Tier-weighted retrieval against the qa-2026-05.md 20-question set:
| run | top-1 | top-3 |
|--------------------------------|-------|-------|
| baseline (pre-phase-1) | 20% | 65% |
| post phase 1 (parser+content) | 20% | 70% |
| post M4 (tier weighting) | 30% | 75% |
| post M4b (entities → K tier) | 35% | 80% |
Net Phase 2 lift: +15pt top-1, +15pt top-3 — comfortably above the
≥10pt close-gate set in infra#72.
Three remaining misses are content-keyword issues, not structure
issues (the questions don't share enough lexical surface with the
target entries to surface via BM25 alone). Vector search would
help here but the iguana embedder is off-mesh (see infra#64).
Top-1 stayed at 20% (4/20), top-3 +5pt (65→70%) after:
- extract.go wing/topic parser fix (commit 3084c41)

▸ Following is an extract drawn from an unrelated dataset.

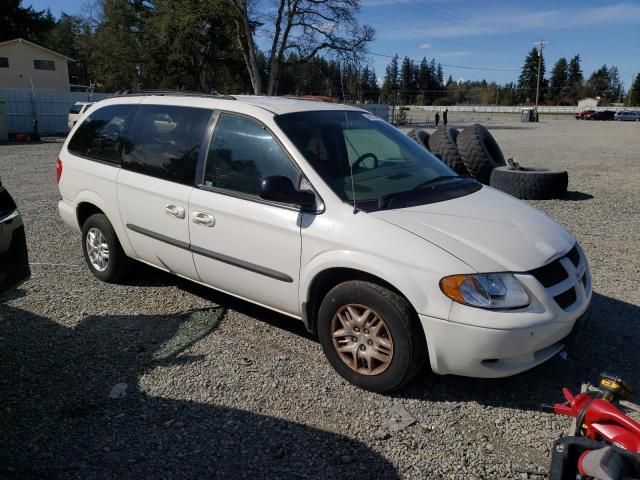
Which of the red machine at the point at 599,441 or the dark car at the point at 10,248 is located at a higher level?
the dark car at the point at 10,248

- qwen35-9b-fast entity pad (was 239-byte stub → full entity)
- grafana entry: add "pod restart" synonym to lesson body
- dangling refs stripped from index.md + entities/k3s.md
The only retrieval move: qwen35-9b-fast climbed from rank 0 (off top-5)
to rank 2 — the entity pad worked. Other 5 misses are ranker behaviour
on already-keyword-overlapping entries; BM25 doesn't weight the right
slugs to the top.
Per the proposal's gate (≥10pt lift = stop, <10pt = Phase 2 justified),
the DIKW tier redesign earns its cost. Next session: tier column +
file moves + tier-weighted retrieval, then re-measure against this
same eval set.
classifyByPath had a hole: paths like wiki/index.md or wiki/<slug>.md
(direct children of wiki/, no subdirectory) hit the default branch and
wrote Wing=parts[1] — which IS the filename, not a wing. Symptom in
brain_entities: rows like (slug=index, wing=index.md) and
(slug=autobe-..., wing=autobe-evaluation-pattern-....md).
Fix: when len(parts) < 3 (no subdirectory at all), fall through to
Type=knowledge and let frontmatter set wing/hall if present.
Add brain/eval/ artifacts at the same time:
- qa-2026-05.md — 20 hand-authored Q→expected-slug pairs covering the
homelab knowledge corpus across mcp, dex, gitops, postgres, go,
models, methodology
- score.py — calls brain_query for each pair, scores top-1 + top-3,
emits per-question detail. BRAIN_MCP_TOKEN via env.
Pre-fix baseline against the live brain: top-1 = 20% (4/20),
top-3 = 65% (13/20). Six hard misses where the expected slug doesn't
even land in the top-5.
Used to gate the phase 2 DIKW redesign (infra#62 follow-up): if
phase 1 fixes (this parser fix + 20 backlink authoring on top
orphans) lift top-1 by <10 absolute points, structure is the
bottleneck and the tier redesign is justified.